#### Page extract:
......

What’s So Special about Specialty Coffee?

 

Specialty coffee is about honoring every one of the many stages coffee goes through, and all the people involved in its production. It’s about finding the very best beans and trying to unleash their full flavor potential at every stage of the process, from planting through to brewing. 

“Specialty” is also much more than just a marketing term. There are organized specialty coffee associations that formally track, test and set world standards. 

Among them are associations of America, Australia, Japan and Europe that hold competitions, certification courses and symposiums to promote and regulate any coffee being called “specialty.” 

By competitions, we’re talking world-class events with specialized categories, like the World Coffee in Good Spirits Championship for boozy brews, with fifteen pages of rules and regulations. It’s serious business. Considering the long trip a coffee bean takes, and the many hands that help get it to your kitchen, regulation can take out a lot of guesswork for coffee-makers. 

With specialty coffee, baristas know the origin and quality, so it’s easier to predict the taste. From there they can test, taste and blend away to bring out the most complex flavors.

......

#### Available data:
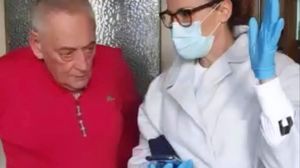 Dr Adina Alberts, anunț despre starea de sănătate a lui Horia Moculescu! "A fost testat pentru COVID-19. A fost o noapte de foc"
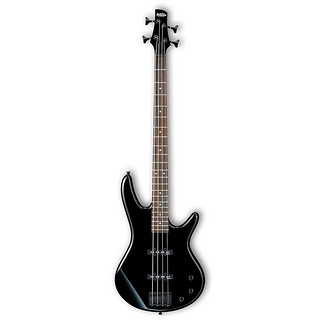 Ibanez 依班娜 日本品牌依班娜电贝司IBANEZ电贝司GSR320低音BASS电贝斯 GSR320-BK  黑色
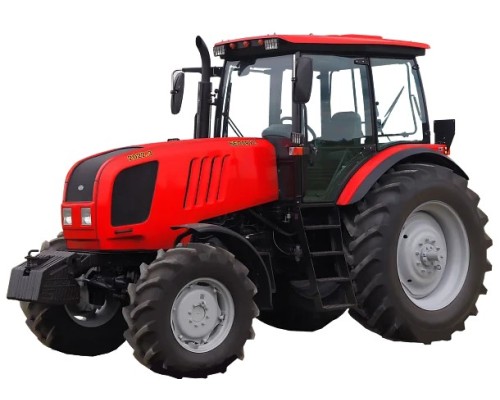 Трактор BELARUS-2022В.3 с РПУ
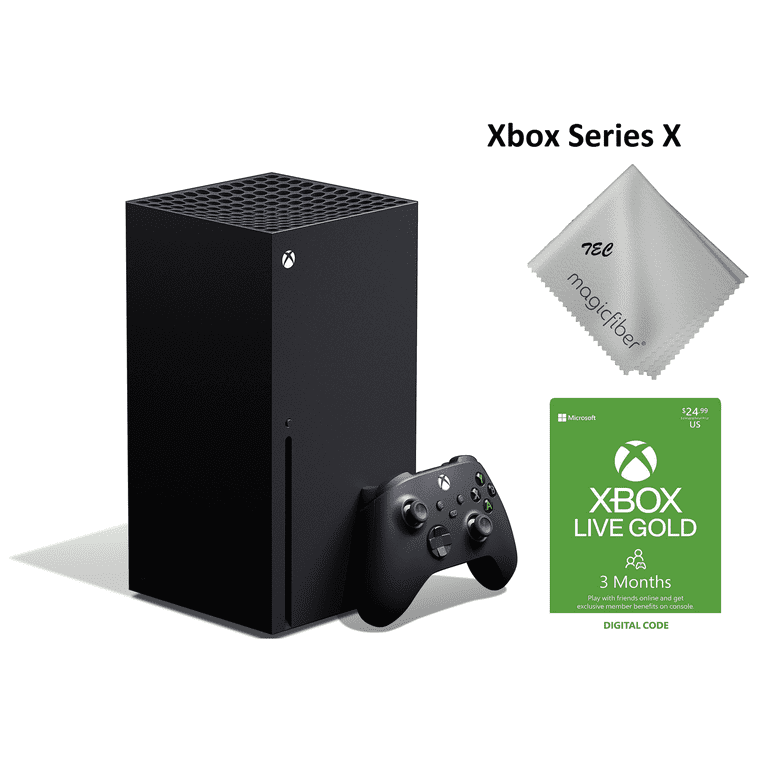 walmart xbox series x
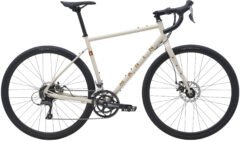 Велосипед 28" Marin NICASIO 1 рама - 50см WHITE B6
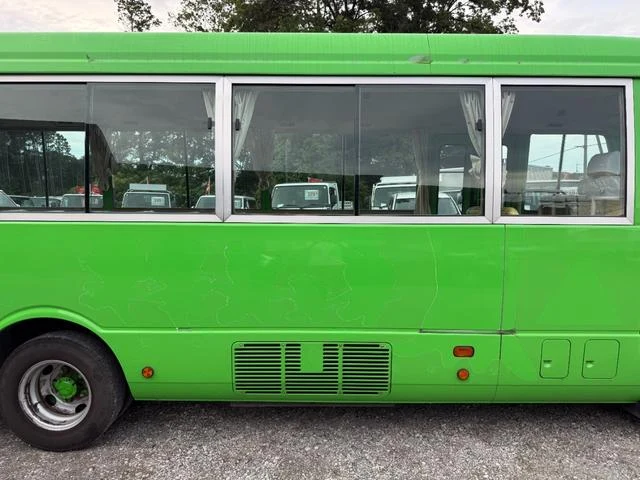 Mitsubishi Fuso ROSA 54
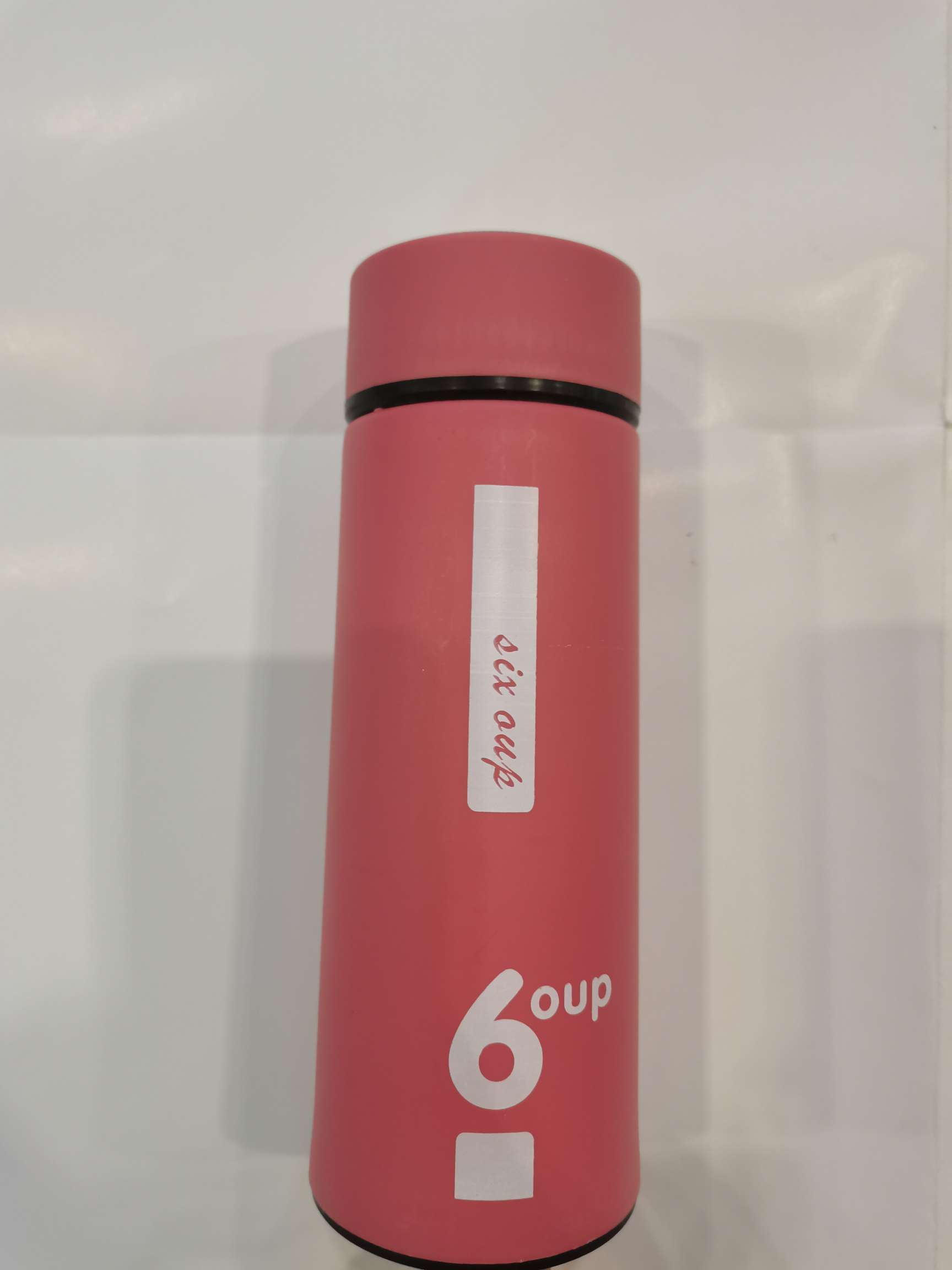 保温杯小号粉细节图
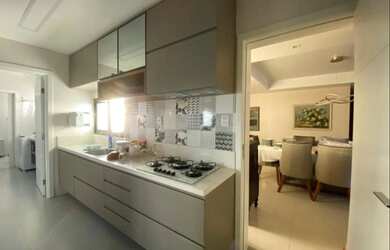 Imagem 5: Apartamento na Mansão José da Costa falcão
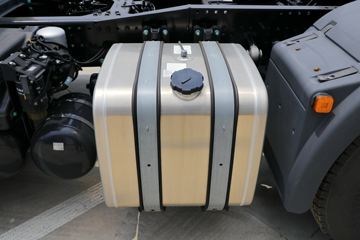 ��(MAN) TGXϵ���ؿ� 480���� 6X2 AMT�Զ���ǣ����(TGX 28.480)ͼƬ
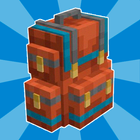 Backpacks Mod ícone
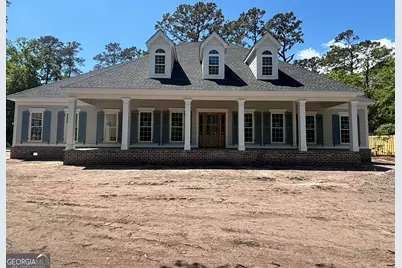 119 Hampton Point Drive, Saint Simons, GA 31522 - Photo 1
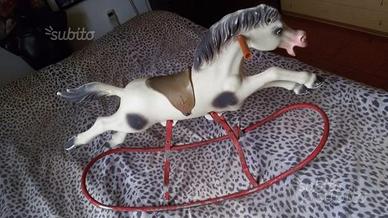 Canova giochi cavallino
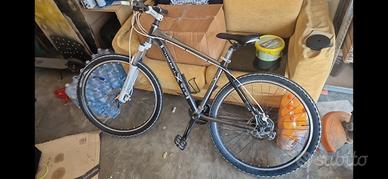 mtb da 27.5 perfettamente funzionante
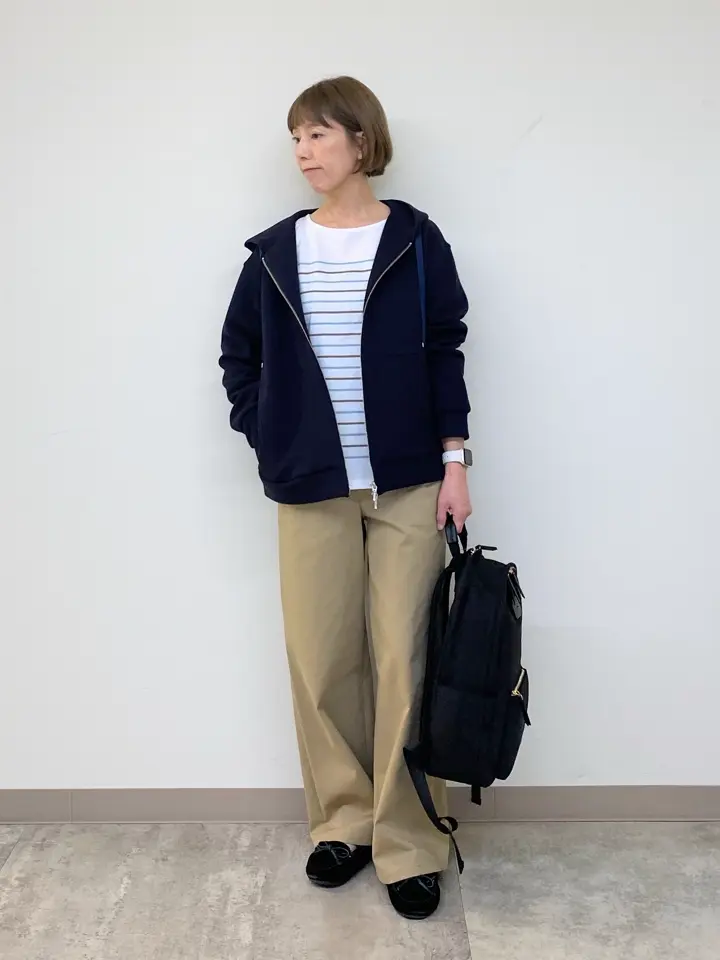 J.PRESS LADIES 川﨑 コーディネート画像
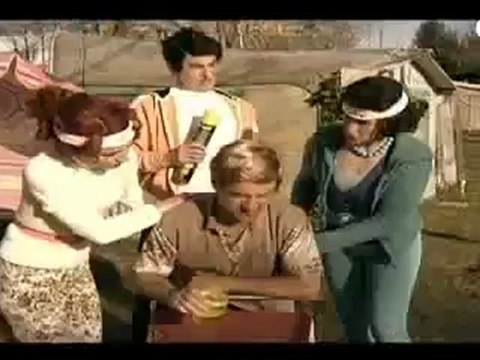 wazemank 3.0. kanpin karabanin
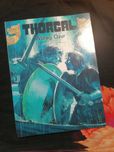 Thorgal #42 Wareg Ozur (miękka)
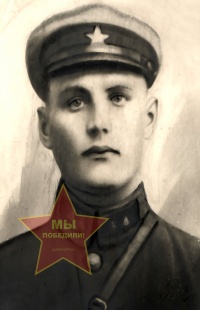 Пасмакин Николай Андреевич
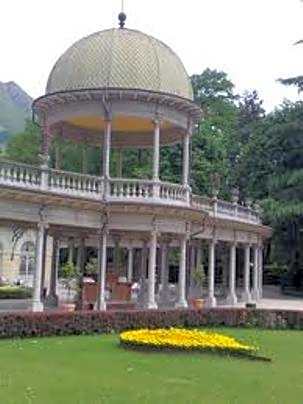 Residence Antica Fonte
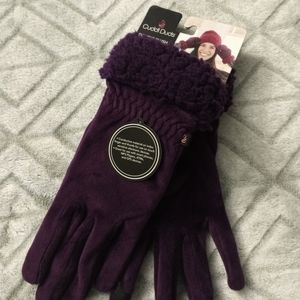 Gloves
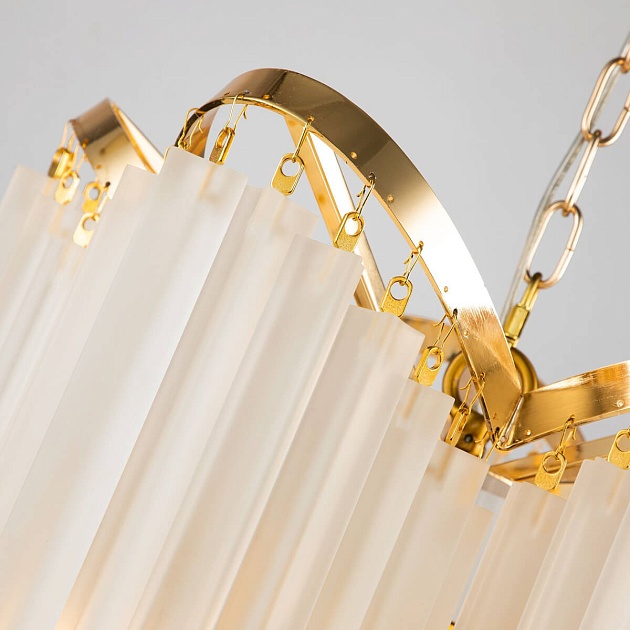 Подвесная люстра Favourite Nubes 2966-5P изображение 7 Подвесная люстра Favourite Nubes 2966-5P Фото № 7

......

#### Task directions:
Please list every region that the specialty coffee text names as having a specialty coffee association.

#### Answer for this exercise:
America, Australia, Japan, Europe